### REQUEST 1
Reproduce word for word the part of the essay on time and seasons that opens with the words containing "Most people go" and closes with "into your life.".
### REQUEST 2
Carry on the essay on time and seasons from the point where it stops.

### PROVIDED TEXT
Understanding time and seasons
- Ronald Gabrielsen
- 2 days ago
- 10 min read

Most people go through life without giving much thought to how they use the time they have been given. Days pass, weeks disappear, years move quickly, and before long many people realize they have lived far below the potential God placed within them.
Time is one of the most underestimated treasures in our culture. We easily understand the value of money, possessions, opportunities, and relationships, but time often slips through our fingers almost unnoticed. You can lose money and earn it back. You can lose a car, a computer, or even a house, and in time those things can be replaced. You can even lose a friendship, and though that can be deeply painful, new relationships may come into your life.
Time is valuble
Once a moment is gone, it is gone forever. This is why Scripture says, “The wisdom of the prudent is to understand his way” (Prov 14:8). A wise person does not simply drift through life. A wise person pays attention. A wise person asks, “Where am I going? What am I becoming? What am I doing with the life God has placed in my hands?”

### PROVIDED DATA
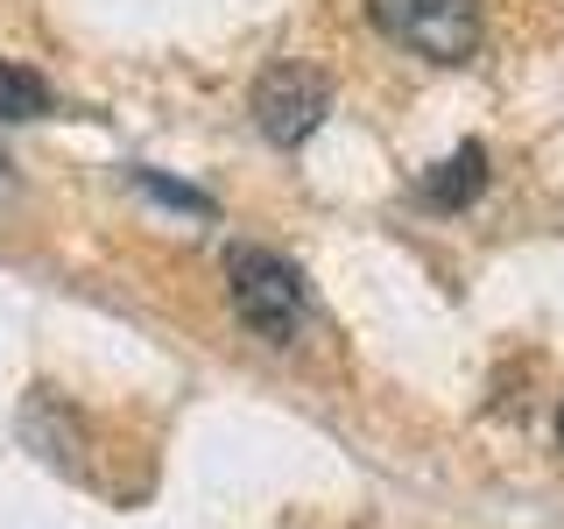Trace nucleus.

### FINAL RESULT 1
Most people go through life without giving much thought to how they use the time they have been given. Days pass, weeks disappear, years move quickly, and before long many people realize they have lived far below the potential God placed within them.
Time is one of the most underestimated treasures in our culture. We easily understand the value of money, possessions, opportunities, and relationships, but time often slips through our fingers almost unnoticed. You can lose money and earn it back. You can lose a car, a computer, or even a house, and in time those things can be replaced. You can even lose a friendship, and though that can be deeply painful, new relationships may come into your life.

### FINAL RESULT 2
Time is not just something measured by clocks and calendars. Time is life in motion. It is the space God gives us to live, choose, grow, love, serve, repent, learn, and become who we are called to be. Time is like a blank canvas God places before us, but we must choose what colors we will paint with.
When time passes, life passes with it. That means wasting time is not just wasting minutes; it is wasting life.
Of course, this does not mean that every moment must be filled with activity. Rest is not the same as wasting time. In fact, sometimes rest is one of the most productive things we can do. When God created man, He began by giving him a day of rest. Very often, we do the opposite. We push ourselves until we are exhausted and then try to recover what we have neglected.
Sleep should not be seen as wasted time, but as preparation for the day ahead. You will face tomorrow differently when you prepare for it today, finish what needs to be finished, quiet your mind, and go to sleep with the understanding that rest is part of wisdom.
Time is not only valuable. In a very real sense, it is sacred, That is why we must be careful about what we allow to consume our time. What consumes your time drains your life, and what drains your life may eventually rob you of your destiny.
Ready or not — time keeps moving
Time also has another important quality: it keeps moving whether we are ready or not. It does not wait until we feel prepared. It does not pause because we are confused, tired, afraid, distracted, or undecided.
When you make a mistake on a computer, you can often click “undo.” If you lose in a computer game, you can simply restart. But life does not work that way. You cannot rewind yesterday. You cannot restart your childhood. You cannot recover the years you wasted. But by the grace of God, you can learn to live wiser with the time you have left.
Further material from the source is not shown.